# Third approach to sudoku solver using Long-Short Term Memory networks
As done previously we will skip the explanation of some of these familiar blocks of code. 

In this notebook, we explain the lstm approach and the results achieved.

In [2]:
import pandas as pd
import numpy as np
import keras
# import matplotlib.pyplot as plt
import time

## Loading the new x dataset
On this note, we load the saved new dataset on the previous notebook sudoku_algorithm.

In [84]:
new_data_x = np.load("new_data_x.npy")
new_data_x.shape

(5000, 10, 81)

In [85]:
from keras.utils import to_categorical

new_data_x = to_categorical(new_data_x, num_classes=10)
new_data_x.shape

(5000, 10, 81, 10)

## Loading the old y dataset

In [13]:
dt = pd.read_csv("sudoku_dataset/sudoku.csv")
print(dt.shape)

(1000000, 2)


In [9]:
from keras.utils import to_categorical

def preprocessing_data(data):
    array = [list(map(int,list(i))) for i in data]
    return to_categorical(array, num_classes=10)

In [86]:
train_size = 4900
test_size = 100
epochs = 10
batch = 32

In [87]:
new_data_x = np.reshape(new_data_x, (new_data_x.shape[0], new_data_x.shape[1], -1))
new_data_x.shape

(5000, 10, 810)

## Training and test data
In this code, we use the variable y as the solution obtained from the original dataset, while the x was from the modified version.

In [88]:
x_train = new_data_x[:train_size]
y_train = preprocessing_data(dt["solutions"][:train_size])

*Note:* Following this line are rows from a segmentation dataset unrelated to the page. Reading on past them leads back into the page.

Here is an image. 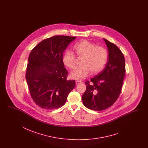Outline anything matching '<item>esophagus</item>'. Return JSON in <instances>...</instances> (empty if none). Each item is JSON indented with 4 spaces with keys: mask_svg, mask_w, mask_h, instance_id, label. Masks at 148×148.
Wrapping results in <instances>:
<instances>
[{
    "mask_svg": "<svg viewBox=\"0 0 148 148\" xmlns=\"http://www.w3.org/2000/svg\"><path fill=\"white\" fill-rule=\"evenodd\" d=\"M75 82H76V85H79V84H81L82 82L80 81L76 80V81H75Z\"/></svg>",
    "mask_w": 148,
    "mask_h": 148,
    "instance_id": "34e87169",
    "label": "esophagus"
}]
</instances>
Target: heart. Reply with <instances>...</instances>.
I'll return each instance as SVG.
<instances>
[{
  "label": "heart",
  "instance_id": "b5f03b06",
  "mask_svg": "<svg viewBox=\"0 0 148 148\" xmlns=\"http://www.w3.org/2000/svg\"><path fill=\"white\" fill-rule=\"evenodd\" d=\"M74 49L76 56L82 58V66L71 73L72 79H84L88 75L90 71L92 74H97L103 69L108 62V50L88 40H82L77 43L74 46ZM62 61L66 67L74 68L75 66V55L72 51L67 50L63 55Z\"/></svg>",
  "mask_w": 148,
  "mask_h": 148
}]
</instances>
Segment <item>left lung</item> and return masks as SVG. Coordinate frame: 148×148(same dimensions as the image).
Wrapping results in <instances>:
<instances>
[{
  "mask_svg": "<svg viewBox=\"0 0 148 148\" xmlns=\"http://www.w3.org/2000/svg\"><path fill=\"white\" fill-rule=\"evenodd\" d=\"M108 51L105 67L90 81L85 82L86 90L82 99L84 106L100 111L111 106L121 91L125 74V58L116 45L103 39Z\"/></svg>",
  "mask_w": 148,
  "mask_h": 148,
  "instance_id": "obj_1",
  "label": "left lung"
}]
</instances>
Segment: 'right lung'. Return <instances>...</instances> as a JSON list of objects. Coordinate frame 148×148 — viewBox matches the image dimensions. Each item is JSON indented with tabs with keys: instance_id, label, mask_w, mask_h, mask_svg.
<instances>
[{
	"instance_id": "1",
	"label": "right lung",
	"mask_w": 148,
	"mask_h": 148,
	"mask_svg": "<svg viewBox=\"0 0 148 148\" xmlns=\"http://www.w3.org/2000/svg\"><path fill=\"white\" fill-rule=\"evenodd\" d=\"M76 37L53 36L41 41L29 55L25 77L32 100L40 108L54 110L64 105L75 86L67 80L63 53Z\"/></svg>"
}]
</instances>
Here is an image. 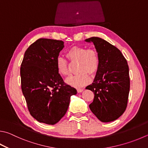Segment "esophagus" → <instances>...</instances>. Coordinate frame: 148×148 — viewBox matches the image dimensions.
<instances>
[{
    "instance_id": "34e87169",
    "label": "esophagus",
    "mask_w": 148,
    "mask_h": 148,
    "mask_svg": "<svg viewBox=\"0 0 148 148\" xmlns=\"http://www.w3.org/2000/svg\"><path fill=\"white\" fill-rule=\"evenodd\" d=\"M83 90V88H77V92H78V93L82 92Z\"/></svg>"
}]
</instances>
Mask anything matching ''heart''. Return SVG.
Here are the masks:
<instances>
[{
	"instance_id": "1",
	"label": "heart",
	"mask_w": 148,
	"mask_h": 148,
	"mask_svg": "<svg viewBox=\"0 0 148 148\" xmlns=\"http://www.w3.org/2000/svg\"><path fill=\"white\" fill-rule=\"evenodd\" d=\"M66 56L71 63H77L78 73L69 77L66 82L74 87H81L90 82V76L96 74L100 67V57L96 49L84 46H74L67 51ZM58 72L63 76L71 74V65L68 61L59 57L56 60Z\"/></svg>"
}]
</instances>
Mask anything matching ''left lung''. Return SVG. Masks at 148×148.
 <instances>
[{
    "label": "left lung",
    "instance_id": "obj_1",
    "mask_svg": "<svg viewBox=\"0 0 148 148\" xmlns=\"http://www.w3.org/2000/svg\"><path fill=\"white\" fill-rule=\"evenodd\" d=\"M85 41L93 42L100 57L94 82L86 87L95 94L90 109L102 122L114 121L127 106L130 79L127 60L119 48L103 39L92 37Z\"/></svg>",
    "mask_w": 148,
    "mask_h": 148
}]
</instances>
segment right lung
I'll return each mask as SVG.
<instances>
[{
  "label": "right lung",
  "mask_w": 148,
  "mask_h": 148,
  "mask_svg": "<svg viewBox=\"0 0 148 148\" xmlns=\"http://www.w3.org/2000/svg\"><path fill=\"white\" fill-rule=\"evenodd\" d=\"M60 40L41 38L26 50L21 63V89L29 113L39 122L53 125L65 114L76 88L64 82L56 60L64 47Z\"/></svg>",
  "instance_id": "right-lung-1"
}]
</instances>
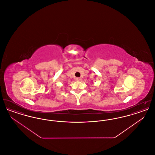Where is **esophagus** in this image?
Returning a JSON list of instances; mask_svg holds the SVG:
<instances>
[{"label": "esophagus", "instance_id": "34e87169", "mask_svg": "<svg viewBox=\"0 0 155 155\" xmlns=\"http://www.w3.org/2000/svg\"><path fill=\"white\" fill-rule=\"evenodd\" d=\"M76 80L77 81H80L81 80V78H79V77H77V78H76Z\"/></svg>", "mask_w": 155, "mask_h": 155}]
</instances>
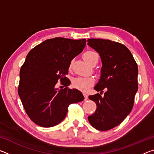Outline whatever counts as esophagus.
Returning a JSON list of instances; mask_svg holds the SVG:
<instances>
[{
	"mask_svg": "<svg viewBox=\"0 0 154 154\" xmlns=\"http://www.w3.org/2000/svg\"><path fill=\"white\" fill-rule=\"evenodd\" d=\"M83 96H84V99H85V100H88V96L87 94L83 93Z\"/></svg>",
	"mask_w": 154,
	"mask_h": 154,
	"instance_id": "34e87169",
	"label": "esophagus"
}]
</instances>
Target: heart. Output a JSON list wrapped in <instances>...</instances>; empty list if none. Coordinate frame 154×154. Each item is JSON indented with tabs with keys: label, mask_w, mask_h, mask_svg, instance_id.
I'll list each match as a JSON object with an SVG mask.
<instances>
[{
	"label": "heart",
	"mask_w": 154,
	"mask_h": 154,
	"mask_svg": "<svg viewBox=\"0 0 154 154\" xmlns=\"http://www.w3.org/2000/svg\"><path fill=\"white\" fill-rule=\"evenodd\" d=\"M83 58L87 63L90 64L91 62L96 58L98 59V54L94 51H85L83 54ZM72 62L70 63V67L71 66ZM94 79L92 77H79L72 80V84L75 88L77 90H79L83 92H86L88 89L94 84Z\"/></svg>",
	"instance_id": "b5f03b06"
}]
</instances>
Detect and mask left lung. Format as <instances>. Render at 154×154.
Segmentation results:
<instances>
[{"mask_svg": "<svg viewBox=\"0 0 154 154\" xmlns=\"http://www.w3.org/2000/svg\"><path fill=\"white\" fill-rule=\"evenodd\" d=\"M88 45L99 54L101 75L94 90L106 92L89 96L96 110L88 120L96 129L109 130L118 126L132 111L138 90V66L130 50L123 44L101 38H90Z\"/></svg>", "mask_w": 154, "mask_h": 154, "instance_id": "1", "label": "left lung"}]
</instances>
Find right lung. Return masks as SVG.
<instances>
[{
    "label": "right lung",
    "instance_id": "right-lung-1",
    "mask_svg": "<svg viewBox=\"0 0 154 154\" xmlns=\"http://www.w3.org/2000/svg\"><path fill=\"white\" fill-rule=\"evenodd\" d=\"M85 43V38L56 37L43 41L28 54L20 69L18 94L36 124L56 126L65 118L71 104L84 99L80 91L68 88L71 82L66 75L71 60L83 51ZM58 80L61 89L57 88Z\"/></svg>",
    "mask_w": 154,
    "mask_h": 154
}]
</instances>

x_test = new_data_x[train_size:train_size+test_size]
y_test = preprocessing_data(dt["solutions"][train_size:train_size+test_size])

print(x_train.shape)
# print(y_train)

(4900, 10, 810)


## Training and testing
Here, different from the previous models we use an LSTM layer imported from keras. LSTM networks are one type of Recurrent Neural Network (RNN). RNNs are capable of finding information from a sequence of data. The LSTM networks are better in the search for information on a long period of time.

The first parameter in the LSTM layer is the output. The input is the number of steps and features. Then comes the fully connected layer with 810 units. After that, the reshape layer and the softmax activation function.

With this configuration, we reach 99% accuracy.

In [89]:
from keras.models import Sequential
from keras.layers import LSTM, Dense, Reshape, Dropout, BatchNormalization, Activation

model = Sequential()
model.add(LSTM(810, input_shape=x_train.shape[1:]))
model.add(Dense(810))
model.add(Reshape((81,10)))
model.add(Activation('softmax'))

model.summary()

model.compile(loss='mean_squared_error',
              optimizer='adam',
              metrics=['accuracy'])

tbCallBack = keras.callbacks.TensorBoard(log_dir='./logs/{}'.format(int(time.time())), histogram_freq=0, write_graph=True, write_images=True)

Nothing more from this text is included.